Toujours obsédé par cette jeunesse intiment liée au cinéma, Olivier Assayas nous transporte dans une réflexion sur l’art du comédien au sein d’une société bouleversée par la bulle médiatique et virtuelle. Hier soir, son dernier film était projeté à La Maison du Cinéma dans le cadre du Festival cinéma du monde de Sherbrooke (FCMS). Retour sur une comédie dramatique introspective et déconcertante.   

Par Benjamin Le Bonniec

Après avoir dressé superbement un portrait générationnel post soixante-huitard dans Après Mai, le réalisateur à l’œuvre intemporelle (Désordre, Paris s’éveille) revient justement en partie sur un aspect concernant toute une génération et plus encore : l’ère numérique. Clouds of Sils Maria, tout en maturité, nous entraîne dans une comédie piquante entre questionnements intimes et humeurs fuyantes. L’histoire n’est déjà pas banale. Une actrice renommée, mais lasse (Juliette Binoche), et son fidèle bras droit éprise d’Internet (Kristen Stewart — César 2015 de la meilleure actrice dans un second rôle) embarquent dans un train en direction de Zurich pour obtenir un prix au nom du mentor initiateur de la carrière de la comédienne. Mais celui-ci décède subitement et les visages changent. Les deux personnages développent alors un lien étrange. Une ambiance magnétique se développe dès les premières scènes.

◆ SÉRIE DE CONSIGNES:
• 1. Reproduisez fidèlement le passage de la critique allant de « Toujours obsédé par » à « introspective et déconcertante. ».
• 2. Relevez tous les titres de films mentionnés dans la critique.

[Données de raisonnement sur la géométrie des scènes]
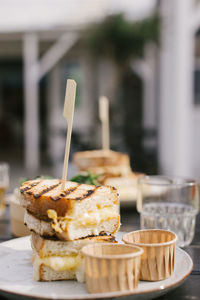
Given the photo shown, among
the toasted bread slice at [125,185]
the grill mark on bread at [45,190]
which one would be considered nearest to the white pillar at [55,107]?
the toasted bread slice at [125,185]

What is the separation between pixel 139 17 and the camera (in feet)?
31.1

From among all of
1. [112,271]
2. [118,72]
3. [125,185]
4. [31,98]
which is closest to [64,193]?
[112,271]

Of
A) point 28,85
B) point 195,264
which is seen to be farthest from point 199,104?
point 195,264

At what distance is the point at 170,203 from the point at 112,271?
0.84 m

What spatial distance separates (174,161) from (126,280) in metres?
6.04

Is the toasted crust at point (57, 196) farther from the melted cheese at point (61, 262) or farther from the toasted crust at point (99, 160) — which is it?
the toasted crust at point (99, 160)

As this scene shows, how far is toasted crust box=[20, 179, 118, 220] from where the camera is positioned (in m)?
1.09

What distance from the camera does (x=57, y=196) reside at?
1105 mm

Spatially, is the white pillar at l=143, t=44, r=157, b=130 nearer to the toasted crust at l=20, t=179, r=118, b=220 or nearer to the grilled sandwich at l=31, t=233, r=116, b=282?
the toasted crust at l=20, t=179, r=118, b=220

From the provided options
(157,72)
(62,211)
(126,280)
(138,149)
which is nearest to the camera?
(126,280)

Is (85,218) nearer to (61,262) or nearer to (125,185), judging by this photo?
(61,262)

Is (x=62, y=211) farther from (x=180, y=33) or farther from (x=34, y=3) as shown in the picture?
(x=34, y=3)

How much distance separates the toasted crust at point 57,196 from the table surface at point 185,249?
0.24 meters

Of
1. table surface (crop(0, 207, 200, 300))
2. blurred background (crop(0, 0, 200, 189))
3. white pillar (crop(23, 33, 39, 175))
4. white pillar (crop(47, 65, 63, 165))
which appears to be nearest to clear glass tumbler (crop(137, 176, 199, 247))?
table surface (crop(0, 207, 200, 300))
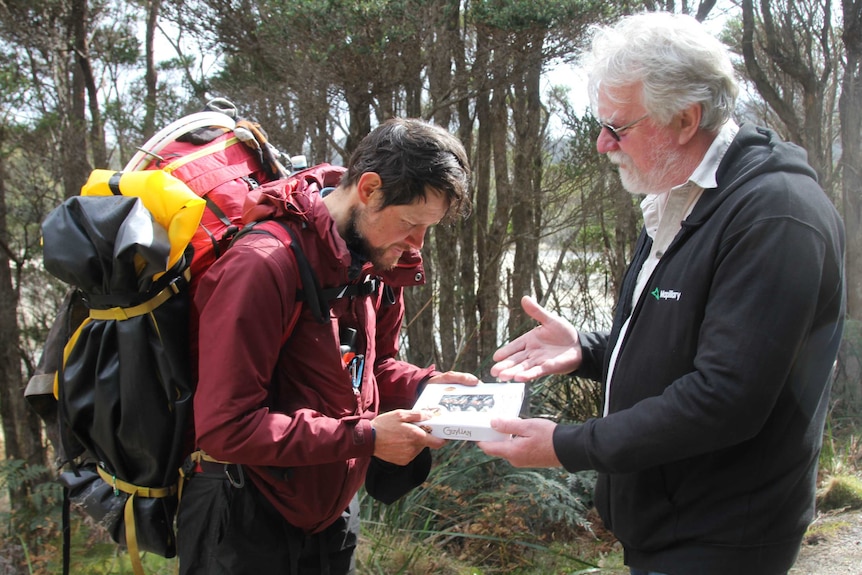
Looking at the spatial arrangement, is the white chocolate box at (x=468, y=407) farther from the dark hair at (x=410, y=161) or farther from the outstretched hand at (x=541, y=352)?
the dark hair at (x=410, y=161)

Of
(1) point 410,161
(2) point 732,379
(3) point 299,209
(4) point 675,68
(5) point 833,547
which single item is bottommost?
(5) point 833,547

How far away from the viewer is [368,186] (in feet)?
6.25

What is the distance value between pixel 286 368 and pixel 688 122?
1226mm

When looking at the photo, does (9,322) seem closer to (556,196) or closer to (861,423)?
(556,196)

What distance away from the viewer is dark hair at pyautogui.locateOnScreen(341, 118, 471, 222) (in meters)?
1.89

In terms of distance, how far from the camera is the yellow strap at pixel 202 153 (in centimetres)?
195

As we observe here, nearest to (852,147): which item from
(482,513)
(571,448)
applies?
(482,513)

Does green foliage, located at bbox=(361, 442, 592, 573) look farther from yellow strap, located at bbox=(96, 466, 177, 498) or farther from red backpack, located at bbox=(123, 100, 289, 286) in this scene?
red backpack, located at bbox=(123, 100, 289, 286)

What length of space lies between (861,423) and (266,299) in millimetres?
5932

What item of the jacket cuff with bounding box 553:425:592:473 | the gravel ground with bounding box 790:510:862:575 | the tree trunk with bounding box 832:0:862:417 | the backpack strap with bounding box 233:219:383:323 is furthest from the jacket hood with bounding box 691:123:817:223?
the tree trunk with bounding box 832:0:862:417

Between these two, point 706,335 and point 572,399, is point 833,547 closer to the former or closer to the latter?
point 572,399

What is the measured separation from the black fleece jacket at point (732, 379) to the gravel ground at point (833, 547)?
2342mm

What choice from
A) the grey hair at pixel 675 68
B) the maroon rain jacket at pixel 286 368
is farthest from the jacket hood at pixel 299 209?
the grey hair at pixel 675 68

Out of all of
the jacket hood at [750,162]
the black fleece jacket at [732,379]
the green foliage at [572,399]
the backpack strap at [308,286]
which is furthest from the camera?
the green foliage at [572,399]
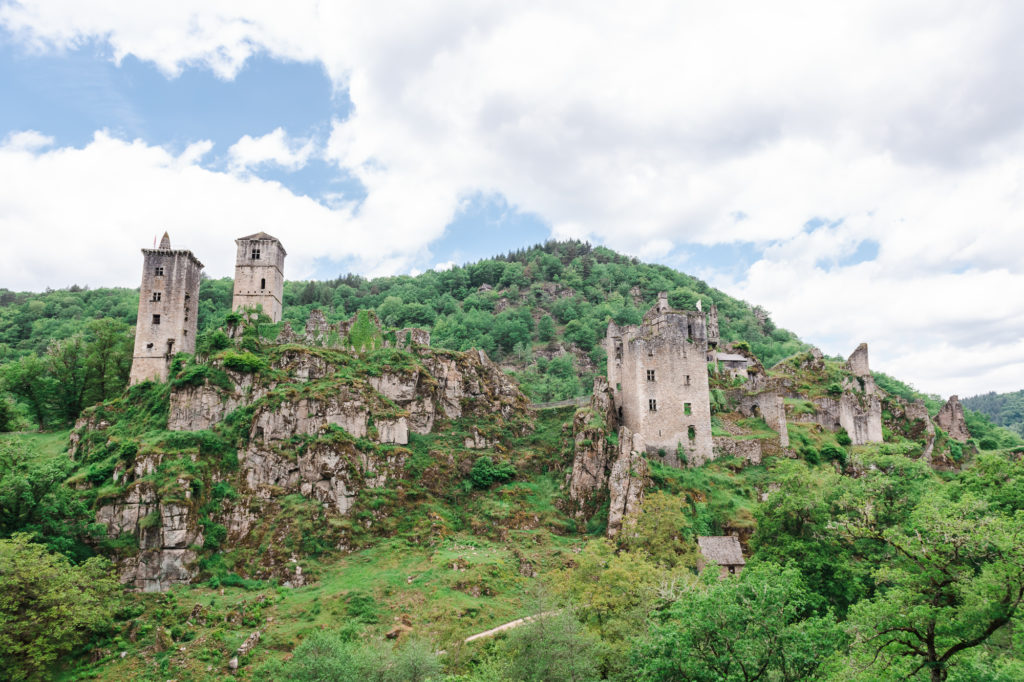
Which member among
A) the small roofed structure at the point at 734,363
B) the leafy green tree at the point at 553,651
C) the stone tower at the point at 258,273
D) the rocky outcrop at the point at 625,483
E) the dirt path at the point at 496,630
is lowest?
the dirt path at the point at 496,630

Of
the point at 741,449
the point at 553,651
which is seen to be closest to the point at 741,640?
the point at 553,651

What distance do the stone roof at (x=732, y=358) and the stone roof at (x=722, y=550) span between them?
29383 mm

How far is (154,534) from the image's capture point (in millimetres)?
45375

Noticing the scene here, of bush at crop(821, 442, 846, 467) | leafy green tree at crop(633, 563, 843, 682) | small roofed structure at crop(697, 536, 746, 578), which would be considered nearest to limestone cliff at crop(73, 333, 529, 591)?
small roofed structure at crop(697, 536, 746, 578)

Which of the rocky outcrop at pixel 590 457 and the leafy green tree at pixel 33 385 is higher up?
the leafy green tree at pixel 33 385

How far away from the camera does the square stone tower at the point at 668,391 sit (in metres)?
56.3

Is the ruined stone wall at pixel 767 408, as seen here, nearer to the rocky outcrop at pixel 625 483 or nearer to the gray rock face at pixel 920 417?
the rocky outcrop at pixel 625 483

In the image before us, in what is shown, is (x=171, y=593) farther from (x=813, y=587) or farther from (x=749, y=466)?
(x=749, y=466)

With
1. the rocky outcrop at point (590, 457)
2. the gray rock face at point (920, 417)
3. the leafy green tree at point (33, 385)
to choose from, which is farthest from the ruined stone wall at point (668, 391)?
the leafy green tree at point (33, 385)

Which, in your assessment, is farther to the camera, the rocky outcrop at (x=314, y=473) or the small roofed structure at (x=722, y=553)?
the rocky outcrop at (x=314, y=473)

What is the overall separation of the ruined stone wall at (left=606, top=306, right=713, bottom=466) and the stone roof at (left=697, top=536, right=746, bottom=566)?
11487 mm

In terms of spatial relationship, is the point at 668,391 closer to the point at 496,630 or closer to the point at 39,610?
the point at 496,630

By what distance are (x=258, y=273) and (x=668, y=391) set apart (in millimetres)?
43456

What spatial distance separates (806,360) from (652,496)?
35.3m
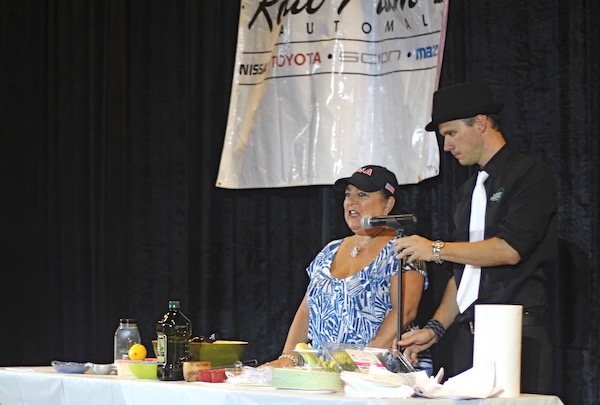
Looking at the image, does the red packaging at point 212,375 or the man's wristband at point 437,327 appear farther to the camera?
the man's wristband at point 437,327

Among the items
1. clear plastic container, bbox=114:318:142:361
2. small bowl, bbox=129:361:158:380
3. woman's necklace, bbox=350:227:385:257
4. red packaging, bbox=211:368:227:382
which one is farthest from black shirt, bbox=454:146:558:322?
clear plastic container, bbox=114:318:142:361

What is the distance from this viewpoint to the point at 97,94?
493 centimetres

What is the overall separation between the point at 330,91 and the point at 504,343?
216 centimetres

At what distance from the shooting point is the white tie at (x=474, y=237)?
3.01 metres

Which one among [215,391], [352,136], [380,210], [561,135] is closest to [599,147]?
[561,135]

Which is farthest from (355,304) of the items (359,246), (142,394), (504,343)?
(504,343)

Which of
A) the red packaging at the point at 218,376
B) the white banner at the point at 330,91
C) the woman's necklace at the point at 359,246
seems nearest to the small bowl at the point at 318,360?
the red packaging at the point at 218,376

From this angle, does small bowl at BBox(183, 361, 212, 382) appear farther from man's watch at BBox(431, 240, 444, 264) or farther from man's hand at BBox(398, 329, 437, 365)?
man's watch at BBox(431, 240, 444, 264)

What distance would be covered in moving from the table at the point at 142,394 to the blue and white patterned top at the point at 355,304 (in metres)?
0.76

◆ CORRIGÉ:
• 1.
Toujours obsédé par cette jeunesse intiment liée au cinéma, Olivier Assayas nous transporte dans une réflexion sur l’art du comédien au sein d’une société bouleversée par la bulle médiatique et virtuelle. Hier soir, son dernier film était projeté à La Maison du Cinéma dans le cadre du Festival cinéma du monde de Sherbrooke (FCMS). Retour sur une comédie dramatique introspective et déconcertante.

• 2. Après Mai, Désordre, Paris s'éveille, Clouds of Sils Maria